%%
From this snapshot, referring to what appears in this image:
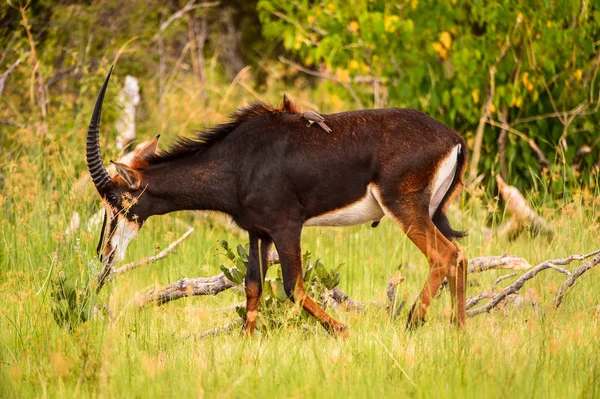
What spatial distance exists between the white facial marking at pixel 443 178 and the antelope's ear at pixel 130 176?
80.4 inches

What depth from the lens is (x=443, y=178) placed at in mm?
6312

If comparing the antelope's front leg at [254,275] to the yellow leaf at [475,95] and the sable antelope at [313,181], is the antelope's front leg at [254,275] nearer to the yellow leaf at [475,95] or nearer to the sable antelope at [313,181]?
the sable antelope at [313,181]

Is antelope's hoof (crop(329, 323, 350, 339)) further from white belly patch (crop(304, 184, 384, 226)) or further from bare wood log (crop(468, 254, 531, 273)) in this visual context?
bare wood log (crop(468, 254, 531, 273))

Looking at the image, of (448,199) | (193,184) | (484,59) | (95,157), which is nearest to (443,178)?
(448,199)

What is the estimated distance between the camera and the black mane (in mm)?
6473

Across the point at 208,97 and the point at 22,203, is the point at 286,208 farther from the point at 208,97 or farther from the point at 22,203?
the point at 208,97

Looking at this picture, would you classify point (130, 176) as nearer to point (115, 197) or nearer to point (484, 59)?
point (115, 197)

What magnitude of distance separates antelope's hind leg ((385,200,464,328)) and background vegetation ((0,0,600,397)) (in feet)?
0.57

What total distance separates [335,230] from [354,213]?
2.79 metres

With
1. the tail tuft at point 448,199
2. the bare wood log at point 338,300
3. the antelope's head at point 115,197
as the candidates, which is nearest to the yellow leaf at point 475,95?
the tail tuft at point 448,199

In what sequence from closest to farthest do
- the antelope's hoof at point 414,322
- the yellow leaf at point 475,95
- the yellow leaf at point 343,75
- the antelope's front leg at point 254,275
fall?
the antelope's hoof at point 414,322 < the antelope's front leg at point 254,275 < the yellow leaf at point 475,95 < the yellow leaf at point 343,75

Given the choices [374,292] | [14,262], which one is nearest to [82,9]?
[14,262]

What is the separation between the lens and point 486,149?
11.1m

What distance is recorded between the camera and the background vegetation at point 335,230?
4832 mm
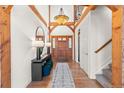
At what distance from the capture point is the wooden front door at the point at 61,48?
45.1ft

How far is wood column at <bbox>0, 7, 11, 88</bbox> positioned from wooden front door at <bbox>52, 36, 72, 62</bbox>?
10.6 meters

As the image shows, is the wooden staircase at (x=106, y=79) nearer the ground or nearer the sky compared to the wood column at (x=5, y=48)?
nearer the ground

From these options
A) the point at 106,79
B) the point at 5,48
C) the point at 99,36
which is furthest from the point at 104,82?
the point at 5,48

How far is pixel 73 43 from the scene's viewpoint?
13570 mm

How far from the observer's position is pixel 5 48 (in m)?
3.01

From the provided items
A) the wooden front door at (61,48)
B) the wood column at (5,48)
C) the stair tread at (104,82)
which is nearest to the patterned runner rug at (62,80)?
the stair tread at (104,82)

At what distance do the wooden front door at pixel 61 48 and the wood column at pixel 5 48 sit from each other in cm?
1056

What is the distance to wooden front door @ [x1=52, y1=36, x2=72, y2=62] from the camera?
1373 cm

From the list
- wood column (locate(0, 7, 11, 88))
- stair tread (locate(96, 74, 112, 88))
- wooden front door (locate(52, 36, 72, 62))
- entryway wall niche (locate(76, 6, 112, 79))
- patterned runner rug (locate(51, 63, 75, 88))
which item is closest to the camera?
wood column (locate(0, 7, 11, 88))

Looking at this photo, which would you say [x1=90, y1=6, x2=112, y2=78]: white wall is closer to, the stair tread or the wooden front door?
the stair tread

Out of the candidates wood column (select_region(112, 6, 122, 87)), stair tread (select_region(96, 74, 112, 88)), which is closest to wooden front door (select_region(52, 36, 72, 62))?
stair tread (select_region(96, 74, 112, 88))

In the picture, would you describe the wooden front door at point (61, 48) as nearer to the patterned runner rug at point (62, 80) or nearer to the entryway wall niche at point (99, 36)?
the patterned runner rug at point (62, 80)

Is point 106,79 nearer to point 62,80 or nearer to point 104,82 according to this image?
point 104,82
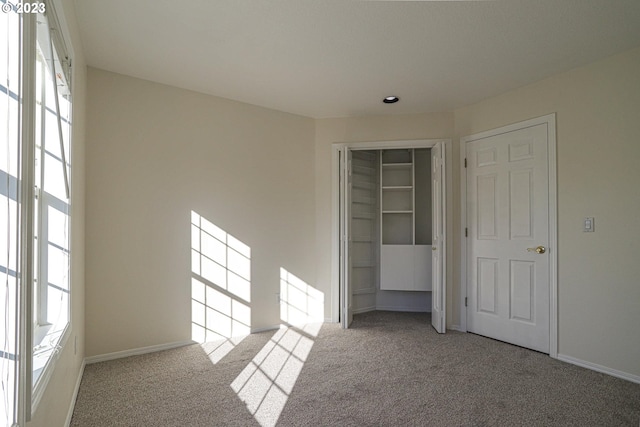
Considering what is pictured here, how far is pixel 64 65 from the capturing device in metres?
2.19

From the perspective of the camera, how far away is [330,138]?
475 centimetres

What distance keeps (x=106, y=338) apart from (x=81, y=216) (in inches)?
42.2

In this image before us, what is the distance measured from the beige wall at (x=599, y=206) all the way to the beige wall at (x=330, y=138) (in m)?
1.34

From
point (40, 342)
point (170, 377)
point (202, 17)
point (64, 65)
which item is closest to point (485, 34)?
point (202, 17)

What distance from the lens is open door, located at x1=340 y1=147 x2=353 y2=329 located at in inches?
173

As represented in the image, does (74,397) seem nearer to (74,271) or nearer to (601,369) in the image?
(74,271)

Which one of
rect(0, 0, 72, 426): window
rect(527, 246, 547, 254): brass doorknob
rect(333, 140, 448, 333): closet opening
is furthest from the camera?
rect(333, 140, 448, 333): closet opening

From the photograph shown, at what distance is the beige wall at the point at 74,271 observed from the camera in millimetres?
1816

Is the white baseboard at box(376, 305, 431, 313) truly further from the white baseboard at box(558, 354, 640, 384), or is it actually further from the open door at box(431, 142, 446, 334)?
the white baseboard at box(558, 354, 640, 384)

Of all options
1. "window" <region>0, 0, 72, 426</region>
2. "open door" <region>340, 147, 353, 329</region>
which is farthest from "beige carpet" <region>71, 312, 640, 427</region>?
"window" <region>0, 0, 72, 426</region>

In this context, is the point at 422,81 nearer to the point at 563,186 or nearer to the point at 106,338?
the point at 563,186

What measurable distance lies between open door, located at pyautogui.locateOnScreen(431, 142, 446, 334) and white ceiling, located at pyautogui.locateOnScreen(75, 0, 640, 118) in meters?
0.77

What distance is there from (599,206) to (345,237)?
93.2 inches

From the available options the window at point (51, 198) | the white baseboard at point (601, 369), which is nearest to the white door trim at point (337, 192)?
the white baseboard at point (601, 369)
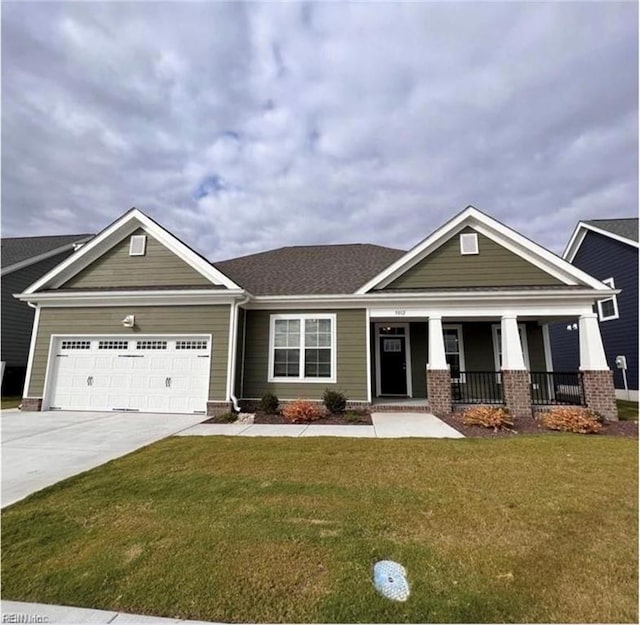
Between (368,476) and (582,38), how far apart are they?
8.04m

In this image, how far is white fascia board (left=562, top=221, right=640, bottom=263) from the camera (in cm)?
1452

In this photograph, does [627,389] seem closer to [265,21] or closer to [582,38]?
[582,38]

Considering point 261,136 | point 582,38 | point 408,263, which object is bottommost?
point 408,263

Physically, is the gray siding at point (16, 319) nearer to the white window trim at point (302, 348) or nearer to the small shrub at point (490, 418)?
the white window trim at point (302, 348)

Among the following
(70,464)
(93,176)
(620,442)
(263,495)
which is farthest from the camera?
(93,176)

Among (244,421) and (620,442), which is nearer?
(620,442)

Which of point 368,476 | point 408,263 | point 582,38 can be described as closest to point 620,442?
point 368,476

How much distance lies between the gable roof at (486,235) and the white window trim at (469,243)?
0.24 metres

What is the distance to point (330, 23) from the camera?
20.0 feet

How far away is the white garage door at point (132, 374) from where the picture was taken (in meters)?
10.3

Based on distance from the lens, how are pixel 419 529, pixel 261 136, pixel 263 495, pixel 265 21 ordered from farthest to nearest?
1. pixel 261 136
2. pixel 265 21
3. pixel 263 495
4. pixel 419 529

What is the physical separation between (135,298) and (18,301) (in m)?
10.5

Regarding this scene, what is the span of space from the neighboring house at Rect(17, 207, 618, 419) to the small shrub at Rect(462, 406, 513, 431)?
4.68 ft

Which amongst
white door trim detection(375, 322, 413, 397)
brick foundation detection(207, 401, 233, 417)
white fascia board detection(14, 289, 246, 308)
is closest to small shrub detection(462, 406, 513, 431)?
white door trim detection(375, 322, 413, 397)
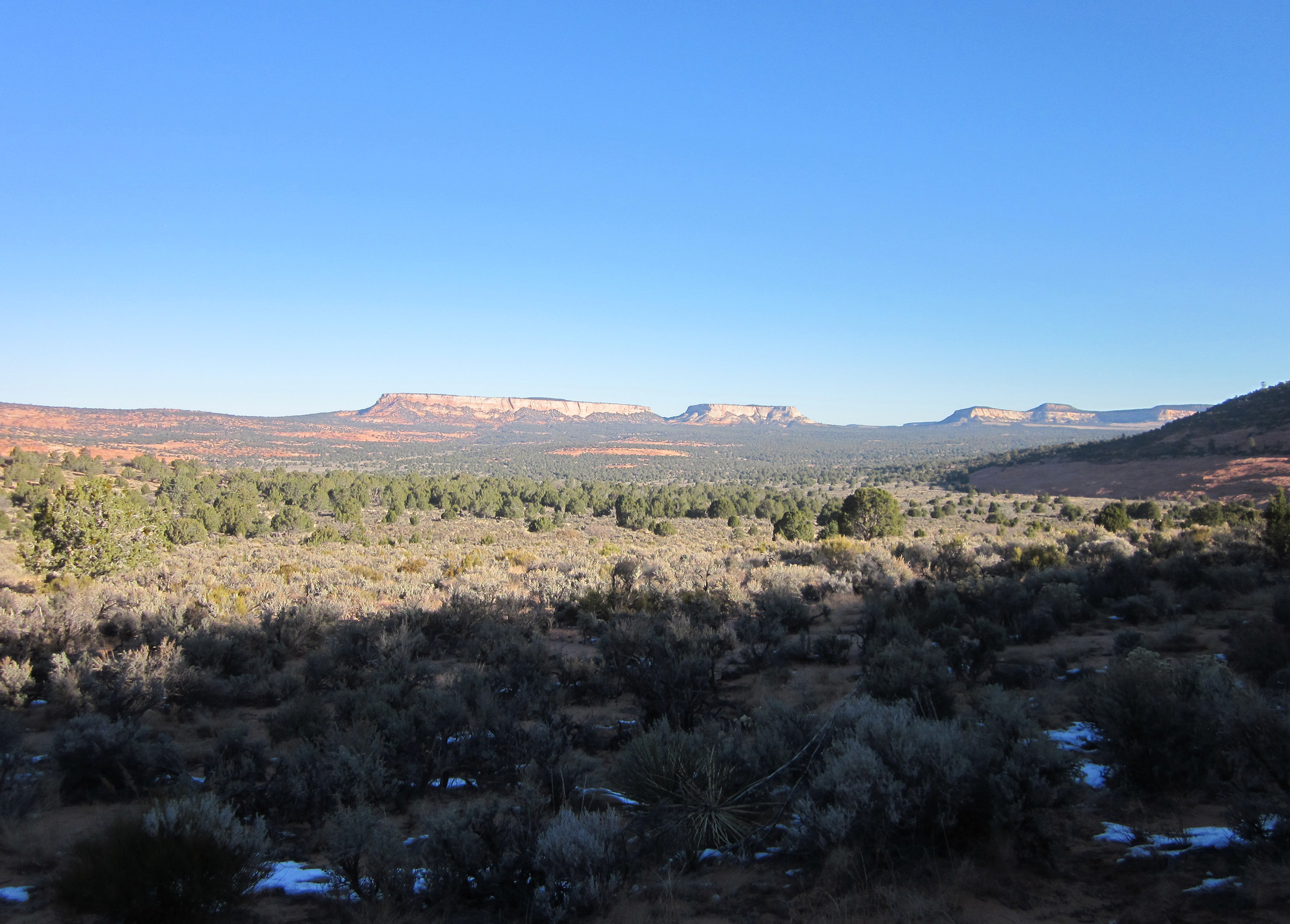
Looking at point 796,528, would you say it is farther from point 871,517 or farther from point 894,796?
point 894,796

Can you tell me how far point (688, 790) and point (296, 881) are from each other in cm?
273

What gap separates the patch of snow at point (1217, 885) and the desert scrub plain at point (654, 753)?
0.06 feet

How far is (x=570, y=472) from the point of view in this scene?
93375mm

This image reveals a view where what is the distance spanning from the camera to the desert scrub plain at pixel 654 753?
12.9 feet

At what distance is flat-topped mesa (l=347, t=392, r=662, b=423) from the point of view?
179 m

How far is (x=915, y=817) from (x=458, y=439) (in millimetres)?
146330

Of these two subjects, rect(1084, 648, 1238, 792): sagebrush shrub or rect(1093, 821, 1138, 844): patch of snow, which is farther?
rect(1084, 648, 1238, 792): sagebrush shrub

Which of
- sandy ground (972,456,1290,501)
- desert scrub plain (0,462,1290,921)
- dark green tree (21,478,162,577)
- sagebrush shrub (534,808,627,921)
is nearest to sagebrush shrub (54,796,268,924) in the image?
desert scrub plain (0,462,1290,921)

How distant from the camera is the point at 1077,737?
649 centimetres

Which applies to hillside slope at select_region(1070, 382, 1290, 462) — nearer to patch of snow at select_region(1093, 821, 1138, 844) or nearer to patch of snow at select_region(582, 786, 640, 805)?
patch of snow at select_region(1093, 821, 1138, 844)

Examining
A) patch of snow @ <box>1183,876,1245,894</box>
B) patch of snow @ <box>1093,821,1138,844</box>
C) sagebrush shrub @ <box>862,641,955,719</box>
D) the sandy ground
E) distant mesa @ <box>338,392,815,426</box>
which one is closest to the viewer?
%%
GIVEN REQUEST: Copy out the items again unchanged, starting at the line that contains "Looking at this picture, would" and ending after the line that contains "the antelope's hoof at point 414,322 <", with both of those lines included.

RESPONSE TO THE EXERCISE:
Looking at this picture, would you classify point (130, 176) as nearer to point (115, 197) or nearer to point (484, 59)?
point (115, 197)

What magnitude of distance separates antelope's hind leg ((385,200,464,328)) and background vegetation ((0,0,600,397)) (in feet)?
0.57

What total distance separates [335,230] from [354,213]?
2.79 metres

With
1. the tail tuft at point 448,199
2. the bare wood log at point 338,300
3. the antelope's head at point 115,197
as the candidates, which is nearest to the yellow leaf at point 475,95?
the tail tuft at point 448,199

In what sequence from closest to farthest do
- the antelope's hoof at point 414,322
- the yellow leaf at point 475,95
- the yellow leaf at point 343,75
- the antelope's front leg at point 254,275
fall?
the antelope's hoof at point 414,322 < the antelope's front leg at point 254,275 < the yellow leaf at point 475,95 < the yellow leaf at point 343,75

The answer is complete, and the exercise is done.